Цыпкин кисло улыбнулся.
– Тяжело пересказывать… Ну да ладно. После того, как наутро премьер объявил
– И у меня тоже, – буркнул Барский.
– Кстати, там же лежали и наши с тобой зарплаты, деньги за выслугу, пенсии, квартирные… Одним словом, сейчас мы имеем образцовый экономический кризис и классическую великую депрессию. Американцы оказывают нам гуманитарную помощь пшеницей. Английские и немецкие дети шлют нашим детям старую одежду и отслужившие своё игрушки.
– И ведь повесят все это на меня…
– Не думаю, старина, если уж бывшему премьер-министру удалось выпутаться. Как мне объяснили наши специалисты по экономике, кризис – это, как и человеческая болезнь, случается не по Божьему мановению, а в результате сочетания действия ряда факторов, в том числе и из-за неэффективной работы всей экономики страны, и благодаря воровству того же Корсовского и всей президентской камарильи, и из-за идиотского налогового законодательства, согласно которому предприятия должны отдавать в доход государства девяносто один процент зарабатываемых денег…
– Вот-вот, а в итоге повесят все это на меня одного, вот увидишь… – пробурчал Барский.
Понятливо хмыкнув, Цыпкин продолжал:
– Нам так же удалось найти свидетелей, которые могут подтвердить, что спецназовцы на железнодорожной станции сами напали на тебя и ты лишь защищался. Так что единственное, что они могут доказать против тебя совершенно точно – это что ты водил машину в нетрезвом виде. Когда тебя взяли, содержание алкоголя у тебя в крови было чуть ли не пятьдесят на пятьдесят.
Валерий сокрушенно покачал головой:
– Надо же, в кои-то веки как следует нажрался – и вот на тебе: суд присяжных. Кстати, а как эта… дама, которую я привез, – помолчав, осторожно спросил он.
– Ты привёз? – изумился Цыпкин. – В твоем состоянии вряд ли ты смог бы чего-то или кого-то привезти, включая собственную тушу. Да будет тебе известно, что эта девица доставила тебя сюда, в больницу, бросила на руки врачам, подала заявление об отставке и укатила.
– Куда?
– Наверное, к себе, в Саратов. Кстати и твой «дружок» Берзиньш тоже сбежал из больницы.
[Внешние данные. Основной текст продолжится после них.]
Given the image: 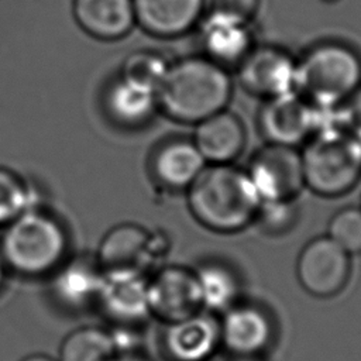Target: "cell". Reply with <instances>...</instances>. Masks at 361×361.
I'll use <instances>...</instances> for the list:
<instances>
[{
	"mask_svg": "<svg viewBox=\"0 0 361 361\" xmlns=\"http://www.w3.org/2000/svg\"><path fill=\"white\" fill-rule=\"evenodd\" d=\"M21 361H58V360L52 358L51 355L42 354V353H37V354H30V355L24 357Z\"/></svg>",
	"mask_w": 361,
	"mask_h": 361,
	"instance_id": "31",
	"label": "cell"
},
{
	"mask_svg": "<svg viewBox=\"0 0 361 361\" xmlns=\"http://www.w3.org/2000/svg\"><path fill=\"white\" fill-rule=\"evenodd\" d=\"M300 158L305 186L319 196H343L361 180V135L343 121L338 107L322 110Z\"/></svg>",
	"mask_w": 361,
	"mask_h": 361,
	"instance_id": "2",
	"label": "cell"
},
{
	"mask_svg": "<svg viewBox=\"0 0 361 361\" xmlns=\"http://www.w3.org/2000/svg\"><path fill=\"white\" fill-rule=\"evenodd\" d=\"M245 171L261 202L296 200L306 188L296 147L268 142L254 154Z\"/></svg>",
	"mask_w": 361,
	"mask_h": 361,
	"instance_id": "9",
	"label": "cell"
},
{
	"mask_svg": "<svg viewBox=\"0 0 361 361\" xmlns=\"http://www.w3.org/2000/svg\"><path fill=\"white\" fill-rule=\"evenodd\" d=\"M0 255L13 274L51 276L69 257V234L55 214L38 204L3 227Z\"/></svg>",
	"mask_w": 361,
	"mask_h": 361,
	"instance_id": "4",
	"label": "cell"
},
{
	"mask_svg": "<svg viewBox=\"0 0 361 361\" xmlns=\"http://www.w3.org/2000/svg\"><path fill=\"white\" fill-rule=\"evenodd\" d=\"M169 65L171 62L157 51H135L126 58L120 76L157 92Z\"/></svg>",
	"mask_w": 361,
	"mask_h": 361,
	"instance_id": "25",
	"label": "cell"
},
{
	"mask_svg": "<svg viewBox=\"0 0 361 361\" xmlns=\"http://www.w3.org/2000/svg\"><path fill=\"white\" fill-rule=\"evenodd\" d=\"M96 309L111 329L141 330L151 319L148 275L140 272L106 275Z\"/></svg>",
	"mask_w": 361,
	"mask_h": 361,
	"instance_id": "13",
	"label": "cell"
},
{
	"mask_svg": "<svg viewBox=\"0 0 361 361\" xmlns=\"http://www.w3.org/2000/svg\"><path fill=\"white\" fill-rule=\"evenodd\" d=\"M204 13L197 24L203 55L224 68L237 65L254 47L250 20L220 11Z\"/></svg>",
	"mask_w": 361,
	"mask_h": 361,
	"instance_id": "16",
	"label": "cell"
},
{
	"mask_svg": "<svg viewBox=\"0 0 361 361\" xmlns=\"http://www.w3.org/2000/svg\"><path fill=\"white\" fill-rule=\"evenodd\" d=\"M73 16L86 34L102 41L124 38L137 25L133 0H75Z\"/></svg>",
	"mask_w": 361,
	"mask_h": 361,
	"instance_id": "20",
	"label": "cell"
},
{
	"mask_svg": "<svg viewBox=\"0 0 361 361\" xmlns=\"http://www.w3.org/2000/svg\"><path fill=\"white\" fill-rule=\"evenodd\" d=\"M168 238L138 223H118L102 237L94 254L104 275L140 272L149 275L168 251Z\"/></svg>",
	"mask_w": 361,
	"mask_h": 361,
	"instance_id": "6",
	"label": "cell"
},
{
	"mask_svg": "<svg viewBox=\"0 0 361 361\" xmlns=\"http://www.w3.org/2000/svg\"><path fill=\"white\" fill-rule=\"evenodd\" d=\"M298 220L295 200L261 202L255 224L267 235H283L293 228Z\"/></svg>",
	"mask_w": 361,
	"mask_h": 361,
	"instance_id": "27",
	"label": "cell"
},
{
	"mask_svg": "<svg viewBox=\"0 0 361 361\" xmlns=\"http://www.w3.org/2000/svg\"><path fill=\"white\" fill-rule=\"evenodd\" d=\"M296 61L274 45L252 47L237 63V79L248 93L271 99L296 89Z\"/></svg>",
	"mask_w": 361,
	"mask_h": 361,
	"instance_id": "12",
	"label": "cell"
},
{
	"mask_svg": "<svg viewBox=\"0 0 361 361\" xmlns=\"http://www.w3.org/2000/svg\"><path fill=\"white\" fill-rule=\"evenodd\" d=\"M104 107L110 118L124 127L144 126L158 107L157 92L118 76L104 93Z\"/></svg>",
	"mask_w": 361,
	"mask_h": 361,
	"instance_id": "22",
	"label": "cell"
},
{
	"mask_svg": "<svg viewBox=\"0 0 361 361\" xmlns=\"http://www.w3.org/2000/svg\"><path fill=\"white\" fill-rule=\"evenodd\" d=\"M353 255L331 237L319 235L303 245L296 259V278L305 292L330 299L350 283Z\"/></svg>",
	"mask_w": 361,
	"mask_h": 361,
	"instance_id": "7",
	"label": "cell"
},
{
	"mask_svg": "<svg viewBox=\"0 0 361 361\" xmlns=\"http://www.w3.org/2000/svg\"><path fill=\"white\" fill-rule=\"evenodd\" d=\"M116 361H152L144 355H141L138 351L137 353H128V354H123L120 355Z\"/></svg>",
	"mask_w": 361,
	"mask_h": 361,
	"instance_id": "30",
	"label": "cell"
},
{
	"mask_svg": "<svg viewBox=\"0 0 361 361\" xmlns=\"http://www.w3.org/2000/svg\"><path fill=\"white\" fill-rule=\"evenodd\" d=\"M221 348L230 355L267 357L275 347L279 329L264 303L243 298L219 316Z\"/></svg>",
	"mask_w": 361,
	"mask_h": 361,
	"instance_id": "8",
	"label": "cell"
},
{
	"mask_svg": "<svg viewBox=\"0 0 361 361\" xmlns=\"http://www.w3.org/2000/svg\"><path fill=\"white\" fill-rule=\"evenodd\" d=\"M6 272H7V268L4 265V261L0 255V288L3 286V282H4V278H6Z\"/></svg>",
	"mask_w": 361,
	"mask_h": 361,
	"instance_id": "33",
	"label": "cell"
},
{
	"mask_svg": "<svg viewBox=\"0 0 361 361\" xmlns=\"http://www.w3.org/2000/svg\"><path fill=\"white\" fill-rule=\"evenodd\" d=\"M151 317L168 323L203 310L195 269L179 264L159 265L148 275Z\"/></svg>",
	"mask_w": 361,
	"mask_h": 361,
	"instance_id": "10",
	"label": "cell"
},
{
	"mask_svg": "<svg viewBox=\"0 0 361 361\" xmlns=\"http://www.w3.org/2000/svg\"><path fill=\"white\" fill-rule=\"evenodd\" d=\"M343 121L361 135V86L338 107Z\"/></svg>",
	"mask_w": 361,
	"mask_h": 361,
	"instance_id": "29",
	"label": "cell"
},
{
	"mask_svg": "<svg viewBox=\"0 0 361 361\" xmlns=\"http://www.w3.org/2000/svg\"><path fill=\"white\" fill-rule=\"evenodd\" d=\"M203 310L220 316L244 298V282L237 268L220 258H209L193 268Z\"/></svg>",
	"mask_w": 361,
	"mask_h": 361,
	"instance_id": "21",
	"label": "cell"
},
{
	"mask_svg": "<svg viewBox=\"0 0 361 361\" xmlns=\"http://www.w3.org/2000/svg\"><path fill=\"white\" fill-rule=\"evenodd\" d=\"M228 361H268L267 357H258V355H231Z\"/></svg>",
	"mask_w": 361,
	"mask_h": 361,
	"instance_id": "32",
	"label": "cell"
},
{
	"mask_svg": "<svg viewBox=\"0 0 361 361\" xmlns=\"http://www.w3.org/2000/svg\"><path fill=\"white\" fill-rule=\"evenodd\" d=\"M135 24L145 32L172 38L196 27L204 14V0H133Z\"/></svg>",
	"mask_w": 361,
	"mask_h": 361,
	"instance_id": "17",
	"label": "cell"
},
{
	"mask_svg": "<svg viewBox=\"0 0 361 361\" xmlns=\"http://www.w3.org/2000/svg\"><path fill=\"white\" fill-rule=\"evenodd\" d=\"M120 355L121 351L109 327L85 326L62 340L58 361H116Z\"/></svg>",
	"mask_w": 361,
	"mask_h": 361,
	"instance_id": "23",
	"label": "cell"
},
{
	"mask_svg": "<svg viewBox=\"0 0 361 361\" xmlns=\"http://www.w3.org/2000/svg\"><path fill=\"white\" fill-rule=\"evenodd\" d=\"M193 142L207 164H231L245 145L241 120L226 109L196 124Z\"/></svg>",
	"mask_w": 361,
	"mask_h": 361,
	"instance_id": "19",
	"label": "cell"
},
{
	"mask_svg": "<svg viewBox=\"0 0 361 361\" xmlns=\"http://www.w3.org/2000/svg\"><path fill=\"white\" fill-rule=\"evenodd\" d=\"M361 86V56L344 42L323 41L296 61V92L317 109L340 107Z\"/></svg>",
	"mask_w": 361,
	"mask_h": 361,
	"instance_id": "5",
	"label": "cell"
},
{
	"mask_svg": "<svg viewBox=\"0 0 361 361\" xmlns=\"http://www.w3.org/2000/svg\"><path fill=\"white\" fill-rule=\"evenodd\" d=\"M193 219L217 234H235L255 223L261 199L245 169L207 164L186 189Z\"/></svg>",
	"mask_w": 361,
	"mask_h": 361,
	"instance_id": "1",
	"label": "cell"
},
{
	"mask_svg": "<svg viewBox=\"0 0 361 361\" xmlns=\"http://www.w3.org/2000/svg\"><path fill=\"white\" fill-rule=\"evenodd\" d=\"M233 82L226 68L204 55L171 62L157 90L158 107L172 120L197 124L224 110L231 99Z\"/></svg>",
	"mask_w": 361,
	"mask_h": 361,
	"instance_id": "3",
	"label": "cell"
},
{
	"mask_svg": "<svg viewBox=\"0 0 361 361\" xmlns=\"http://www.w3.org/2000/svg\"><path fill=\"white\" fill-rule=\"evenodd\" d=\"M38 204L35 189L17 172L0 166V227Z\"/></svg>",
	"mask_w": 361,
	"mask_h": 361,
	"instance_id": "24",
	"label": "cell"
},
{
	"mask_svg": "<svg viewBox=\"0 0 361 361\" xmlns=\"http://www.w3.org/2000/svg\"><path fill=\"white\" fill-rule=\"evenodd\" d=\"M320 116V109L293 90L267 99L258 124L268 142L296 147L317 130Z\"/></svg>",
	"mask_w": 361,
	"mask_h": 361,
	"instance_id": "14",
	"label": "cell"
},
{
	"mask_svg": "<svg viewBox=\"0 0 361 361\" xmlns=\"http://www.w3.org/2000/svg\"><path fill=\"white\" fill-rule=\"evenodd\" d=\"M327 235L351 255L361 254V207L348 206L337 210L329 221Z\"/></svg>",
	"mask_w": 361,
	"mask_h": 361,
	"instance_id": "26",
	"label": "cell"
},
{
	"mask_svg": "<svg viewBox=\"0 0 361 361\" xmlns=\"http://www.w3.org/2000/svg\"><path fill=\"white\" fill-rule=\"evenodd\" d=\"M258 7L259 0H204V11H220L250 21Z\"/></svg>",
	"mask_w": 361,
	"mask_h": 361,
	"instance_id": "28",
	"label": "cell"
},
{
	"mask_svg": "<svg viewBox=\"0 0 361 361\" xmlns=\"http://www.w3.org/2000/svg\"><path fill=\"white\" fill-rule=\"evenodd\" d=\"M51 293L68 310L96 309L106 275L94 254L68 257L51 275Z\"/></svg>",
	"mask_w": 361,
	"mask_h": 361,
	"instance_id": "15",
	"label": "cell"
},
{
	"mask_svg": "<svg viewBox=\"0 0 361 361\" xmlns=\"http://www.w3.org/2000/svg\"><path fill=\"white\" fill-rule=\"evenodd\" d=\"M161 324L158 348L165 361H210L221 348L219 316L210 312Z\"/></svg>",
	"mask_w": 361,
	"mask_h": 361,
	"instance_id": "11",
	"label": "cell"
},
{
	"mask_svg": "<svg viewBox=\"0 0 361 361\" xmlns=\"http://www.w3.org/2000/svg\"><path fill=\"white\" fill-rule=\"evenodd\" d=\"M206 165L193 140L188 138L162 142L151 159L155 180L168 190H186Z\"/></svg>",
	"mask_w": 361,
	"mask_h": 361,
	"instance_id": "18",
	"label": "cell"
}]
</instances>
Оказывается, он втихаря прикарманил немало деньжат из бюджета. Вот так он отблагодарил приютившего его Корсовского. А всю его семью посадили в тюрьму. Прямо в день их выезда. Как думаешь, за что? Они попытались нелегально вывезти из своей Латвии бриллианты в двойном дне чемоданов. Ну вот, вроде бы и всё. Апельсины в пакетике, мандарины в газете, фляжка с «Араратом» под подушкой, кстати, наш Жоффрей просил, чтобы ты не очень увлекался.
– Да пошел он… Прислали бы лучше сигарет.
– Э-нет, чего нельзя, того нельзя. Пока! Присматривайте за ним, баба Тоня. Пока!
– Пока-пока… – проскрипела старая карга, скоблившая полы шваброй. – Дома покакаешь. – Подобравшись с хищным видом к постели больного, она с видом следователя, обнаружившего на месте преступления окровавленный платок, подняла вверх утку до половины заполненную мочой. – Так ты уже нассал? А что же не сказал, что нассал?